The smartest model on a vague, sprawling stack still guesses. A capable model with guardrails rarely has to.
Claim 8: "Spin up 100 agents in the cloud. They work 24/7 while you sleep."
Wrong constraint.
The dream is intoxicating. An army of tireless employees in the cloud, shipping features while you sleep. Ten times the developers, none of the payroll.
Here is what the pitch quietly skips…
Karpathy, who has every reason to be bullish on agents, names the real limit:
Information still has to make it into my brain. I am becoming the bottleneck of even knowing what we are trying to build, why it is worth doing, and how to direct my agents.
So the number of agents was never the bottleneck. Your understanding is.
Spin up one agent or a hundred, and every one of them still routes its output back through a single human who has to know what is being built and whether it is right. More agents do not widen that channel. They flood it.
And there is already a name for one person trying to track a hundred parallel streams of work. It is multitasking. The science on it is neither new nor kind. The APA puts the productivity loss from task-switching at as much as 40%.
You do not become ten developers by opening ten sessions. You become one stretched person doing ten things worse.
Agents scale the typing. They do not scale the understanding.
Claim 9: "AI is coming for your job."
If you take the headlines at face value, it does look scary.
I'm not going to pretend that I haven't been anxious in the past year or haven't questioned my future.
But when a company cuts thousands of jobs and credits "AI productivity," be suspicious. Many of those companies overhired for years, ran inefficiently while capital was cheap, and watched their stock fall 50-80% in the last year. The board wanted a story. AI became the story.
The trend of CEOs blaming layoffs on the productive capabilities of AI even earned its own term: "AI washing".
Economists are blunt about the gap: Oxford Economics noted in early 2026 that if AI were genuinely replacing labor at scale, productivity growth should be accelerating, and broadly it is not.
So run the logic yourself. If a tool truly made your people 10x more productive, would you fire some of them? Or would you set them loose to make better products, ship more of them, and take more of the market? A layoff blamed on a robot is often a confession about management, dressed up as a story about AI.
This clears the way to see what AI actually does to the job, and it is not to erase it.
If agents handle more of the execution, the value is not in typing code (has it ever been?).
You can outsource your thinking, but you can't outsource your understanding.

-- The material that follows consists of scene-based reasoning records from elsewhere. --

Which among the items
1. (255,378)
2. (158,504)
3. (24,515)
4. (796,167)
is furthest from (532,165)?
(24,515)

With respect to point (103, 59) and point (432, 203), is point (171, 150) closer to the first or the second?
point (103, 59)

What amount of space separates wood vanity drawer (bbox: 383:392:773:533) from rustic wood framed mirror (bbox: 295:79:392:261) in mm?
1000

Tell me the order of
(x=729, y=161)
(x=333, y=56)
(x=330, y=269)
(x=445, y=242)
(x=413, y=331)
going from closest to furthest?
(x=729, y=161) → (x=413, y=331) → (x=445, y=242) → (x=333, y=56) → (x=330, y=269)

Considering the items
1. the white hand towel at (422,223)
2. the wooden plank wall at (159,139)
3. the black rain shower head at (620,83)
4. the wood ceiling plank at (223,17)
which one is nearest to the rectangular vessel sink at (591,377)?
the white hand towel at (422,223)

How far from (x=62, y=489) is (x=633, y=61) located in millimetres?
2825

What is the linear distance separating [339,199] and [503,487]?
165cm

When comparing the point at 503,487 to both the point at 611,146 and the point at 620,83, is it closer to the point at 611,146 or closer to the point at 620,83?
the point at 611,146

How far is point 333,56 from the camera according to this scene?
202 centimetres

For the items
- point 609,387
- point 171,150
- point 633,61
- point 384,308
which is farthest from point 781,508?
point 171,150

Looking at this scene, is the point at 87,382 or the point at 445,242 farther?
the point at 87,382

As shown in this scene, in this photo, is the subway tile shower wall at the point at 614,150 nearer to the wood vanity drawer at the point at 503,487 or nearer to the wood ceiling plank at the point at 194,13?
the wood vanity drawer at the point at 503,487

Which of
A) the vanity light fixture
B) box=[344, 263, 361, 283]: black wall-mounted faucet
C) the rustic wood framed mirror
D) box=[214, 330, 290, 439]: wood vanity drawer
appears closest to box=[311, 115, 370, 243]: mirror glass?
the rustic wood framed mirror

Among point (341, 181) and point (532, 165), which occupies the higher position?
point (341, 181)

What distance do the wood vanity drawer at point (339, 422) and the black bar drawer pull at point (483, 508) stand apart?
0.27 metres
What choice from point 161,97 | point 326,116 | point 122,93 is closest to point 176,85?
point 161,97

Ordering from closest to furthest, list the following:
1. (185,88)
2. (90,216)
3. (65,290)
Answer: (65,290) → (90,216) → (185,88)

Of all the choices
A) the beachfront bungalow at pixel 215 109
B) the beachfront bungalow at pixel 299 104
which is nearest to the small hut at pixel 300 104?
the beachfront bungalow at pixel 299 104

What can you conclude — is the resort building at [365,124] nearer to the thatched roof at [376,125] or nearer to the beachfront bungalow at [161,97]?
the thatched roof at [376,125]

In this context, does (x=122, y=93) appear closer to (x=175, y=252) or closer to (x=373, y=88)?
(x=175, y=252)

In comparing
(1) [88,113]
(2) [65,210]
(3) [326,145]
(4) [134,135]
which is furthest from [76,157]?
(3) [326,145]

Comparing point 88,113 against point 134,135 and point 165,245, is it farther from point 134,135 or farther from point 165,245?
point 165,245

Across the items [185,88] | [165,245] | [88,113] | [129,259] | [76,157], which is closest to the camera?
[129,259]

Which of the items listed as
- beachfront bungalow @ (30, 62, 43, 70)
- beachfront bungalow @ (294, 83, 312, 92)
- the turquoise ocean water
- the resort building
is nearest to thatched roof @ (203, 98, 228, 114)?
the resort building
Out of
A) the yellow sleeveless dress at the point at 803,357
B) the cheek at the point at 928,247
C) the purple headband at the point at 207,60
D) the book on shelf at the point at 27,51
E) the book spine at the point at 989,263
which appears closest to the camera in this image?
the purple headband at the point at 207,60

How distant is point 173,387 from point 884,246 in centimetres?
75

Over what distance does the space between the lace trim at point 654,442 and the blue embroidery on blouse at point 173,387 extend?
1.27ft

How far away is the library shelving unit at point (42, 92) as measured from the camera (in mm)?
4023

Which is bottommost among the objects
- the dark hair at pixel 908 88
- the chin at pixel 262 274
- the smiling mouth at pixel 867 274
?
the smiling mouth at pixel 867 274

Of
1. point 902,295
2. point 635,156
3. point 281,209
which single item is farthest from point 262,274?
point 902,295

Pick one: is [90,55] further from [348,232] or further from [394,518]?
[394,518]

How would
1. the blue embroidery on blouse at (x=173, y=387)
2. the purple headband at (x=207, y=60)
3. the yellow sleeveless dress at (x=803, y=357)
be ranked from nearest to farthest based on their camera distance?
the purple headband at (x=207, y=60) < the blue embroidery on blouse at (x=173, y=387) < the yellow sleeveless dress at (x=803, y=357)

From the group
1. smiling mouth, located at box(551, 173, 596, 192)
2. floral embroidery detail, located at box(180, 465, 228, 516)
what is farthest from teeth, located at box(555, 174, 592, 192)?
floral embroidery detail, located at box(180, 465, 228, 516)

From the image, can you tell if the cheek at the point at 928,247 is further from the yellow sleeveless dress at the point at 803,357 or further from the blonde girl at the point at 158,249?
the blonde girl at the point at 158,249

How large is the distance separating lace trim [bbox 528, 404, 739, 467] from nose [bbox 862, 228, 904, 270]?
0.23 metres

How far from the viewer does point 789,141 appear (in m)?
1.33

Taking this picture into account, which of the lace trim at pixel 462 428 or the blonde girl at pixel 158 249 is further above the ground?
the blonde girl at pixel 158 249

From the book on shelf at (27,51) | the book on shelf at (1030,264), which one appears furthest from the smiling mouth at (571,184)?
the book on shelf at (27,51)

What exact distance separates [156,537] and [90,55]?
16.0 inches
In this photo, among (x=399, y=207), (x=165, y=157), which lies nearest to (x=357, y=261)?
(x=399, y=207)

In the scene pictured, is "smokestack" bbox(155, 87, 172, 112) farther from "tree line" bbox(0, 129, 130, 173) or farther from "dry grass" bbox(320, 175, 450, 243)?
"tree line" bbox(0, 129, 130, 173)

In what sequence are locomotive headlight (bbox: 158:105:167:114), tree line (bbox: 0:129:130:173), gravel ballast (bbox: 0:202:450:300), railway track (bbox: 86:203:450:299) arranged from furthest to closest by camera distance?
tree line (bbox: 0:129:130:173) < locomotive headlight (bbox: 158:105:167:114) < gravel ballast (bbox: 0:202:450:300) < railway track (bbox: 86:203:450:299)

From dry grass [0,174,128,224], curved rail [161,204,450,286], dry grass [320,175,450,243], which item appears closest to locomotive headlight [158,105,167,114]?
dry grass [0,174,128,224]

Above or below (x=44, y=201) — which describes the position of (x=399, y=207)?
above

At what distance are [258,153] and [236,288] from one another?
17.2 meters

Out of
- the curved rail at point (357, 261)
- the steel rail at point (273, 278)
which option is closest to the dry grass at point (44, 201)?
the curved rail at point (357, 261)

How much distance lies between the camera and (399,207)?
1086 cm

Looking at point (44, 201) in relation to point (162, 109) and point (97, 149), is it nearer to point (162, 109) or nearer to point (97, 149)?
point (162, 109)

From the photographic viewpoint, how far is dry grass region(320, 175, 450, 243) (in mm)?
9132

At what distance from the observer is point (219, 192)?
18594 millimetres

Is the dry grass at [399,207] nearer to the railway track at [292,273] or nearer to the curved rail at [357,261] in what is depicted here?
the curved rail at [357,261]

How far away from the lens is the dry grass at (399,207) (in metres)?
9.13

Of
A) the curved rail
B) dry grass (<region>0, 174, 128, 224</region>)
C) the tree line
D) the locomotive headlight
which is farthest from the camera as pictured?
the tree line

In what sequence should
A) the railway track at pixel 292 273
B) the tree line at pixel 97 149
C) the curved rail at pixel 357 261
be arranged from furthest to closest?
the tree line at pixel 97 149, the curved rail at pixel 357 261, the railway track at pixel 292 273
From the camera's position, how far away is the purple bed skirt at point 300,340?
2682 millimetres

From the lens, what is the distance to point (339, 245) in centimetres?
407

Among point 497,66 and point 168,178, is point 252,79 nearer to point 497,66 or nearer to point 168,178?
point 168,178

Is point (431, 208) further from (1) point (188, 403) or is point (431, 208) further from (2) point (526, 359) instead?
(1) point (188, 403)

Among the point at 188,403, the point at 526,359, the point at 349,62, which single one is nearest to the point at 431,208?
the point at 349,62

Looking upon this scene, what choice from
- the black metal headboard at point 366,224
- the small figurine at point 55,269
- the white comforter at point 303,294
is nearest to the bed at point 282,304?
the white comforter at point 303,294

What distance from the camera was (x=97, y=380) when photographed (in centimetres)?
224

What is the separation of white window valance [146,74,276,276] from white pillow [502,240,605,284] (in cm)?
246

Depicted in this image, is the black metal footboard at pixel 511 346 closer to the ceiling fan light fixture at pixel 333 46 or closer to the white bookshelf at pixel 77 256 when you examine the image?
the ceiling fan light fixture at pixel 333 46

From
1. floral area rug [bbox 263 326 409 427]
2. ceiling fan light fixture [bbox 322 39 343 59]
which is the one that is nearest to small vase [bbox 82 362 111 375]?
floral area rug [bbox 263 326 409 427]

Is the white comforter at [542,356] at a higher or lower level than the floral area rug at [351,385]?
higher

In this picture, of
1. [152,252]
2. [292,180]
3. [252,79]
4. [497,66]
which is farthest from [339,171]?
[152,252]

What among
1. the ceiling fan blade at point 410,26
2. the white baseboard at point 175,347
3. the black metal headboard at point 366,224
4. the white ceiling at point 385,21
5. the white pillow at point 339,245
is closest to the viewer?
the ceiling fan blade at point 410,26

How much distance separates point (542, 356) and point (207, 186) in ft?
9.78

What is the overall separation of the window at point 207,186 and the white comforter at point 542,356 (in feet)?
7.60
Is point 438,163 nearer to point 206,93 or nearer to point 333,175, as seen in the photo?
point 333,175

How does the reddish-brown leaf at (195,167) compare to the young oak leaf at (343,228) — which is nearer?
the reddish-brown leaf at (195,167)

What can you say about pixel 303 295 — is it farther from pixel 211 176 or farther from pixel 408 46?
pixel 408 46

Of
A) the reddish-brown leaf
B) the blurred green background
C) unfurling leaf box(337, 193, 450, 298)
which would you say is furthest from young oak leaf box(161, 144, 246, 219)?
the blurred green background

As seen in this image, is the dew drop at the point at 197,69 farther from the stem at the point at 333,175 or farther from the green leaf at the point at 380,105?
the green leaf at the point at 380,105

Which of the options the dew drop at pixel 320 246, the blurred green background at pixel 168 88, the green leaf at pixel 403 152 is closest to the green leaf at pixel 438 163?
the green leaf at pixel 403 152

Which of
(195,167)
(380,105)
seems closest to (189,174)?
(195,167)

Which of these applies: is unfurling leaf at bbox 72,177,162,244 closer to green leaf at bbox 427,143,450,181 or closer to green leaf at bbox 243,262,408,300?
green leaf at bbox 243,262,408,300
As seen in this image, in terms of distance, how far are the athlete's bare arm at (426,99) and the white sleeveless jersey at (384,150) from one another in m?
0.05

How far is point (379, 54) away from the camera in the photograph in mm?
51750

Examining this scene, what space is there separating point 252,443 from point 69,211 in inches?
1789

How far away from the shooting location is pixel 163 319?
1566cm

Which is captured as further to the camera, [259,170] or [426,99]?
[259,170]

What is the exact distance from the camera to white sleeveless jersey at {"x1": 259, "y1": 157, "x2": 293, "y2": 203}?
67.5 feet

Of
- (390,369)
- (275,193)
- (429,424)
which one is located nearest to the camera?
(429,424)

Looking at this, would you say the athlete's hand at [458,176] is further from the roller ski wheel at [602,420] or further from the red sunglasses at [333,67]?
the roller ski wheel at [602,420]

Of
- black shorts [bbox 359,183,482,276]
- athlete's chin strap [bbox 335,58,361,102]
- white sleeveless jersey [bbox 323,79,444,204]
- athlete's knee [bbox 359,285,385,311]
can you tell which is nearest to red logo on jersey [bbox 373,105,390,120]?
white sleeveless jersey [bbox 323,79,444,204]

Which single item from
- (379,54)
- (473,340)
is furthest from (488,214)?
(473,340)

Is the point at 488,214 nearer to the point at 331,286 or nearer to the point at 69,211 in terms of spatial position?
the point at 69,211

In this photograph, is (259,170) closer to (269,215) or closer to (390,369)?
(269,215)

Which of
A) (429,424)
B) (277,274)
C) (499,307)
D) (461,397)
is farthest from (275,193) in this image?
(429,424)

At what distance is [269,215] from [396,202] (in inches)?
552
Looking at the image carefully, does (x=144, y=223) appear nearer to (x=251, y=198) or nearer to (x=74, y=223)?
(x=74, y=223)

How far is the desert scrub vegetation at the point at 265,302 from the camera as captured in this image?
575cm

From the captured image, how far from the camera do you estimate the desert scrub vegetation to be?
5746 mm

The work shifts from writing every line to directing the production and owning the result. Taste, architecture, judgment, whether the whole system makes sense. That is not a consolation prize. It is the actual job, and it asks more of you, not less.
The whole field manual, on one card
AI is not a mind. It is a pattern machine. Useful, not accountable.
You cannot opt out. You can choose how. The how is the entire ballgame.
The speed is mostly a feeling until you measure it.
Usage is not value. Counting tokens measures motion, not work.
Anyone can produce code. Producing maintainable software still takes a developer.
An opinionated framework (like Laravel) beats a smarter model.
More agents do not widen the bottleneck. Understanding does not parallelize.
The model is indifferent to truth, so review is not optional.
Your job is not disappearing. It is concentrating into judgment.
So how does this end for us?
Father John Culkin, a priest and media scholar, back in 1967, unpacked how the media we build reshapes us in turn:
We shape our tools, and thereafter our tools shape us.
The developers who keep deepening their understanding will become the true 10x engineers. They'll get faster, sharper, more effective every year, and harder to replace because of it.
The ones who use it to skip the understanding will lose twice. They'll ship software they cannot defend while their own skill quietly atrophies, until they become the easiest person on the team to let go.
So keep your hand on the wheel and stay clear-eyed out there.